From: Peter Xu <peterx@redhat.com>
To: linux-kernel@vger.kernel.org, linux-mm@kvack.org
Cc: Gavin Shan <gshan@redhat.com>,
Catalin Marinas <catalin.marinas@arm.com>,
x86@kernel.org, Ingo Molnar <mingo@redhat.com>,
Andrew Morton <akpm@linux-foundation.org>,
Paolo Bonzini <pbonzini@redhat.com>,
Dave Hansen <dave.hansen@linux.intel.com>,
Thomas Gleixner <tglx@linutronix.de>,
Alistair Popple <apopple@nvidia.com>,
kvm@vger.kernel.org, linux-arm-kernel@lists.infradead.org,
Sean Christopherson <seanjc@google.com>,
peterx@redhat.com, Oscar Salvador <osalvador@suse.de>,
Jason Gunthorpe <jgg@nvidia.com>, Borislav Petkov <bp@alien8.de>,
Zi Yan <ziy@nvidia.com>,
Axel Rasmussen <axelrasmussen@google.com>,
David Hildenbrand <david@redhat.com>,
Yan Zhao <yan.y.zhao@intel.com>, Will Deacon <will@kernel.org>,
Kefeng Wang <wangkefeng.wang@huawei.com>,
Alex Williamson <alex.williamson@redhat.com>
Subject: [PATCH v2 09/19] mm: New follow_pfnmap API
Date: Mon, 26 Aug 2024 16:43:43 -0400 [thread overview]
Message-ID: <20240826204353.2228736-10-peterx@redhat.com> (raw)
In-Reply-To: <20240826204353.2228736-1-peterx@redhat.com>
Introduce a pair of APIs to follow pfn mappings to get entry information.
It's very similar to what follow_pte() does before, but different in that
it recognizes huge pfn mappings.
Signed-off-by: Peter Xu <peterx@redhat.com>
---
include/linux/mm.h | 31 ++++++++++
mm/memory.c | 150 +++++++++++++++++++++++++++++++++++++++++++++
2 files changed, 181 insertions(+)

● **TASK**: Quote the patch message word for word, everything from "It's very similar" down to "changed, 181 insertions(+)". Nothing in the data is needed for this work.

● **RECORDED DATA**:

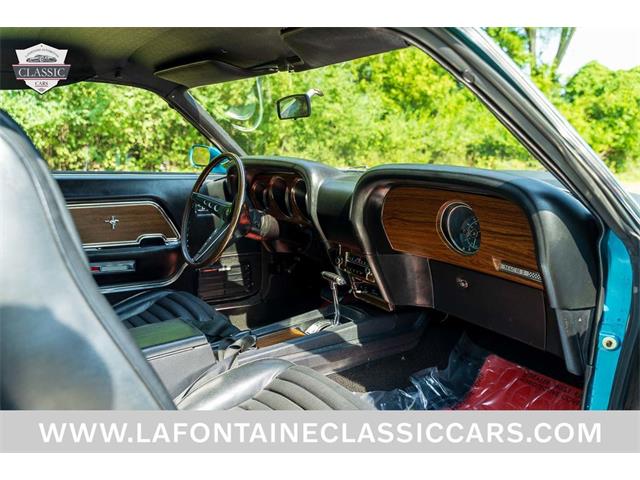 1969 Ford Mustang (CC-2096423) for sale in Milford, Michigan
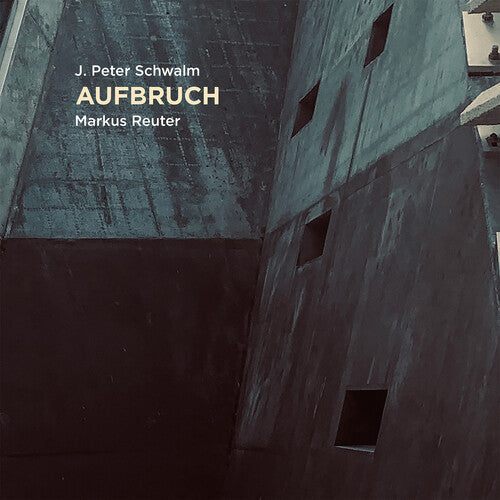 Jan-Peter Schwalm - Aufbruch (Transparent Crystal Vinyl)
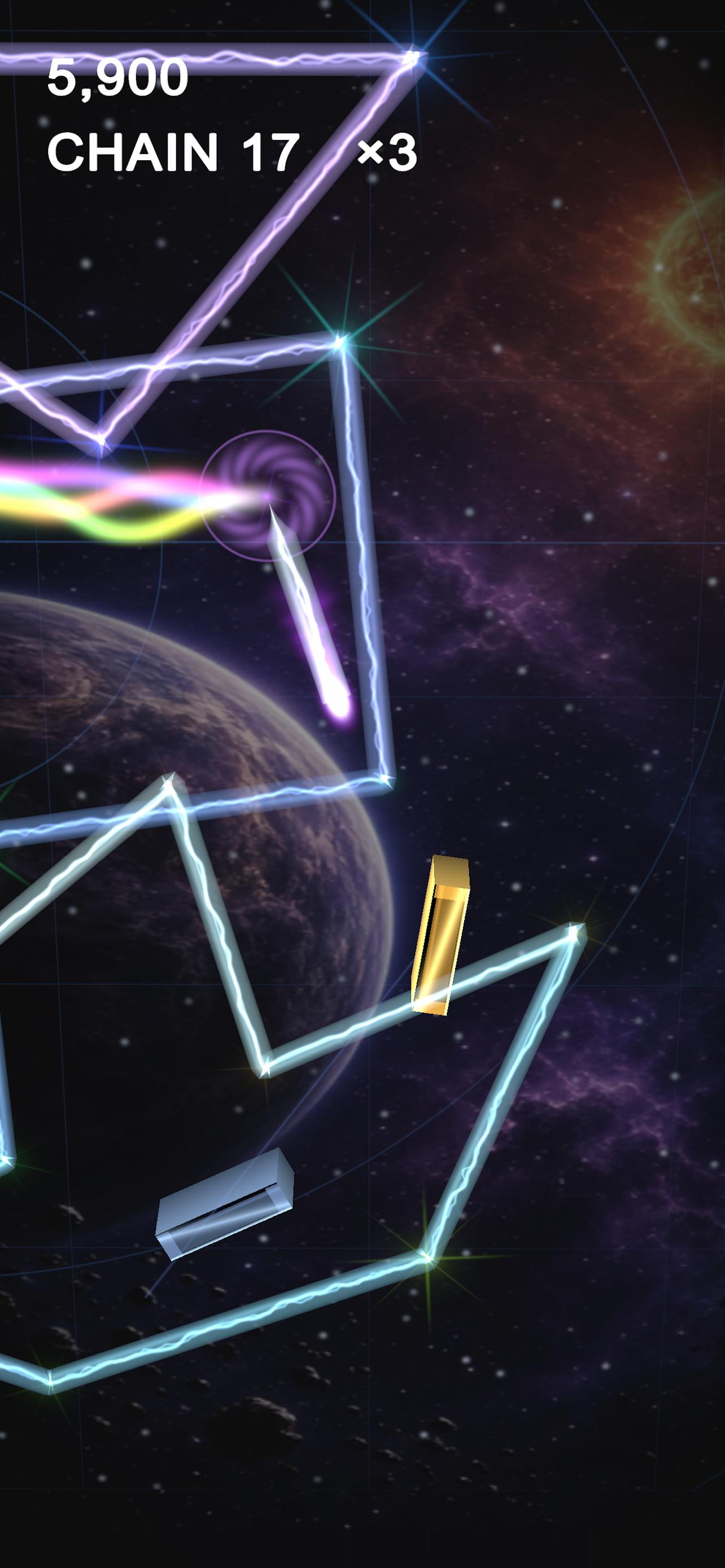 Echo Chain Rhythm screenshot 5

● **SOLUTION BELOW**:
It's very similar to what follow_pte() does before, but different in that
it recognizes huge pfn mappings.
Signed-off-by: Peter Xu <peterx@redhat.com>
---
include/linux/mm.h | 31 ++++++++++
mm/memory.c | 150 +++++++++++++++++++++++++++++++++++++++++++++
2 files changed, 181 insertions(+)